Préparer son chien physiquement avant la randonnée
Un chien sédentaire ne peut pas enchaîner 20 km du jour au lendemain sans risque. Comme pour un sportif humain, la préparation physique est progressive. Si votre chien n’est pas habitué à de longues distances, commencez par des sorties de 2 à 3 heures et augmentez graduellement sur plusieurs semaines.
Quelques points de vigilance avant le départ :
- Age : les chiots de moins de 18 mois ont des cartilages de croissance encore fragiles. Évitez les longues descentes et les terrains accidentés. Les chiens seniors (plus de 8-10 ans selon la race) peuvent randonner mais sur des distances réduites et des terrains moins exigeants.
- Santé : une visite vétérinaire annuelle est recommandée pour vérifier l’état cardiaque, articulaire et du poids. Un chien en surpoids sollicite excessivement ses articulations sur terrain accidenté.
- Vermifugation et antiparasitaires : à jour avant chaque saison de randonnée. En forêt et montagne, le risque tiques est élevé. Consultez notre guide sur la prévention et le retrait des tiques chez le chien.
Pour aller plus loin sur la préparation sportive de votre chien, notre article sur le canicross détaille les principes d’entraînement progressif adaptables à la randonnée.
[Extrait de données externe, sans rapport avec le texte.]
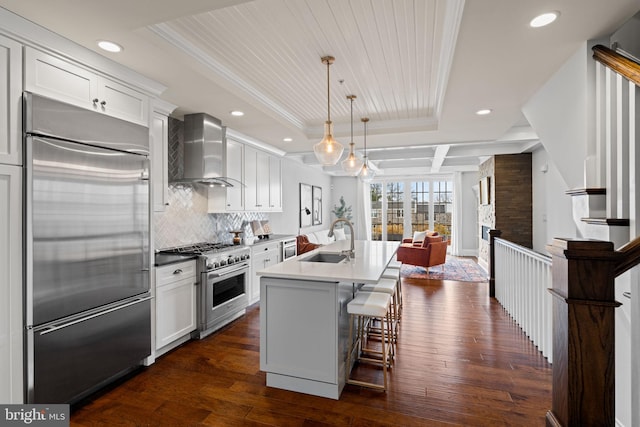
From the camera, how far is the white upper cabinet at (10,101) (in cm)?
184

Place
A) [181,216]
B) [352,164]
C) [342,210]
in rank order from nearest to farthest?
1. [181,216]
2. [352,164]
3. [342,210]

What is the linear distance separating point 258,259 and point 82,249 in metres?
2.62

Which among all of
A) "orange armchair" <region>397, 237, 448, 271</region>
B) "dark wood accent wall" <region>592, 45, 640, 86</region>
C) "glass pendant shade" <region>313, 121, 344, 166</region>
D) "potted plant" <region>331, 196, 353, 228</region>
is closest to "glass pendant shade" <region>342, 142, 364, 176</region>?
"glass pendant shade" <region>313, 121, 344, 166</region>

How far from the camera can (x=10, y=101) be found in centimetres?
187

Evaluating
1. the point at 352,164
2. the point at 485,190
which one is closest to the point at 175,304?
the point at 352,164

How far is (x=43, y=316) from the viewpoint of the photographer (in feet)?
6.52

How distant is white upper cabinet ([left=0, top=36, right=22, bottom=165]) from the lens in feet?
6.03

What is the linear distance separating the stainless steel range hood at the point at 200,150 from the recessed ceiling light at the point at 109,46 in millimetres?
1413

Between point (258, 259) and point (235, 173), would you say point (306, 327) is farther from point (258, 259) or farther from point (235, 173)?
point (235, 173)

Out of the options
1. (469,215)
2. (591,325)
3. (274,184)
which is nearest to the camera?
(591,325)

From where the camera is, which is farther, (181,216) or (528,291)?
(181,216)

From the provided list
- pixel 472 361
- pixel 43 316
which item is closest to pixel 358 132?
pixel 472 361

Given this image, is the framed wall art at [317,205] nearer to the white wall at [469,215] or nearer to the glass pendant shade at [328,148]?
the white wall at [469,215]

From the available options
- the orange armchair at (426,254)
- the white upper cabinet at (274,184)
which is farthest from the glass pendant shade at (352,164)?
the orange armchair at (426,254)
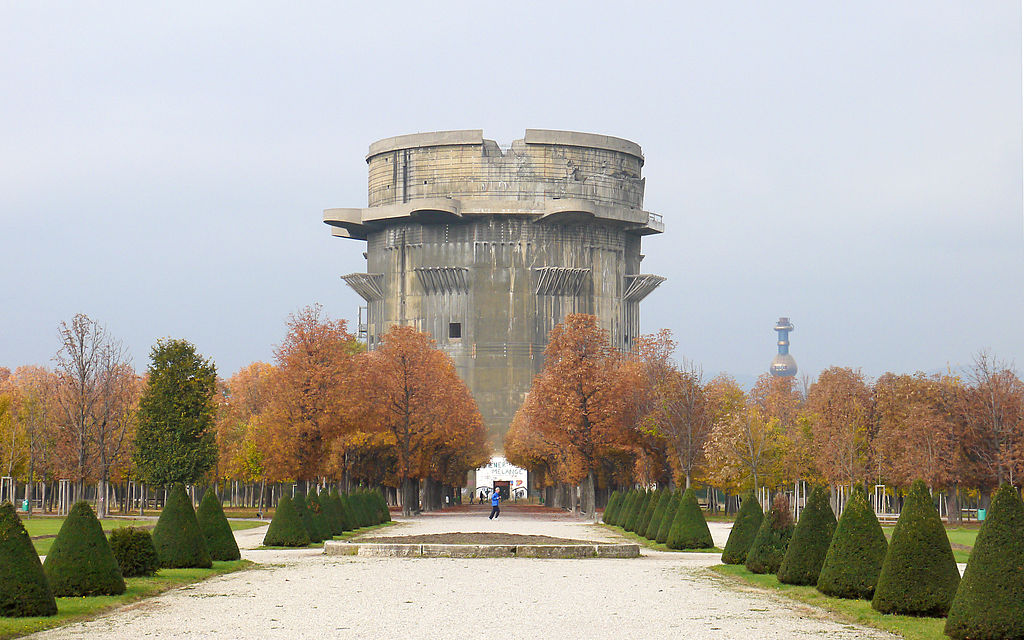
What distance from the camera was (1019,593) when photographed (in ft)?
Result: 50.4

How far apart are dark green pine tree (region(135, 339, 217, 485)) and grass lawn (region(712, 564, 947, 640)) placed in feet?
132

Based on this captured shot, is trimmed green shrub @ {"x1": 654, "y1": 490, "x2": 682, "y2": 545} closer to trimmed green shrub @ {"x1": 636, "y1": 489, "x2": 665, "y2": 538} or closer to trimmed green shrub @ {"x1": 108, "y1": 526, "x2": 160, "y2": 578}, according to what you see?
trimmed green shrub @ {"x1": 636, "y1": 489, "x2": 665, "y2": 538}

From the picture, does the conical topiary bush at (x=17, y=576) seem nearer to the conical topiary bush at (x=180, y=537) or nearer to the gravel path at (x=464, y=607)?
the gravel path at (x=464, y=607)

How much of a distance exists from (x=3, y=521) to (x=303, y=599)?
5533mm

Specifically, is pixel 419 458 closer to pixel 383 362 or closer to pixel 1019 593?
pixel 383 362

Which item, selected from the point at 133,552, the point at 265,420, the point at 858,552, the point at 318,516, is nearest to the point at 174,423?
the point at 265,420

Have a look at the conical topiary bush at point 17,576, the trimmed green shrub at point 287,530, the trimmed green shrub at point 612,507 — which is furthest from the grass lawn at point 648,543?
the conical topiary bush at point 17,576

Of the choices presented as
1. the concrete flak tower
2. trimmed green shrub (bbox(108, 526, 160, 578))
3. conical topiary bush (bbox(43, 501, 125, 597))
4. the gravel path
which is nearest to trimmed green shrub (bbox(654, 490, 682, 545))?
the gravel path

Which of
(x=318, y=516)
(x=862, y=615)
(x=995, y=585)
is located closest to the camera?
(x=995, y=585)

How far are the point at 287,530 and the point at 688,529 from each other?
486 inches

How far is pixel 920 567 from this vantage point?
59.2 ft

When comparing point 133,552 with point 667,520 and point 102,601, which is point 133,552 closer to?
point 102,601

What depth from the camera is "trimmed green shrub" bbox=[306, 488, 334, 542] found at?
39.6 meters

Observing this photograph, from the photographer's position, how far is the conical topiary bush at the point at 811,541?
2336cm
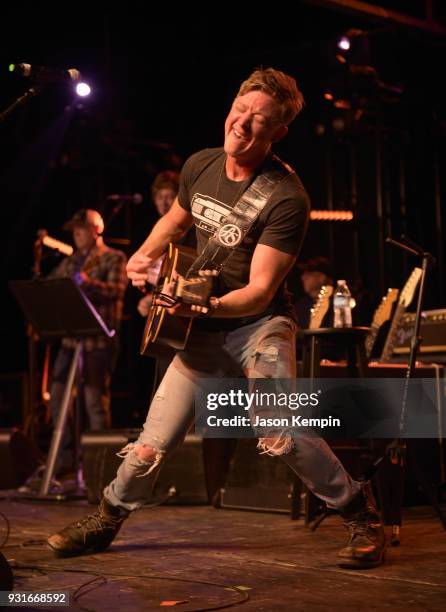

L’équipement indispensable pour randonner avec son chien
Le harnais
Un harnais de randonnée est préférable au collier pour les longues distances : il répartit les efforts sur le poitrail sans comprimer la trachée, et offre une meilleure prise de main sur terrain difficile. Choisissez un modèle avec une poignée dorsale (utile pour aider le chien à franchir un obstacle ou le retenir), des attaches ventrale et dorsale, et des réflecteurs pour la visibilité. Les marques Ruffwear et Julius-K9 sont des références éprouvées.
Le sac à dos pour chien
Un chien en bonne condition physique peut porter un sac à dos contenant une partie de son propre équipement (eau, croquettes, sachet ramassage). La charge maximale recommandée est de 25 % de son poids corporel, mais en randonnée il vaut mieux rester à 10-15 % pour ne pas fatiguer les articulations. Commencez avec un sac vide pour que le chien s’y habitue avant d’ajouter du poids progressivement.
L’eau et la nourriture
Un chien consomme environ 50 à 70 ml d’eau par kg et par heure d’effort en conditions normales, plus par temps chaud. Prévoyez au minimum 1 litre pour 2 heures de randonnée pour un chien de taille moyenne. Emportez une gamelle pliable légère. Proposez de l’eau toutes les 30 à 45 minutes sans attendre que votre chien manifeste la soif. Pour la nourriture : une ration légère avant le départ (trop plein = risque de torsion d’estomac chez les grandes races) et des récompenses énergétiques en cours de route.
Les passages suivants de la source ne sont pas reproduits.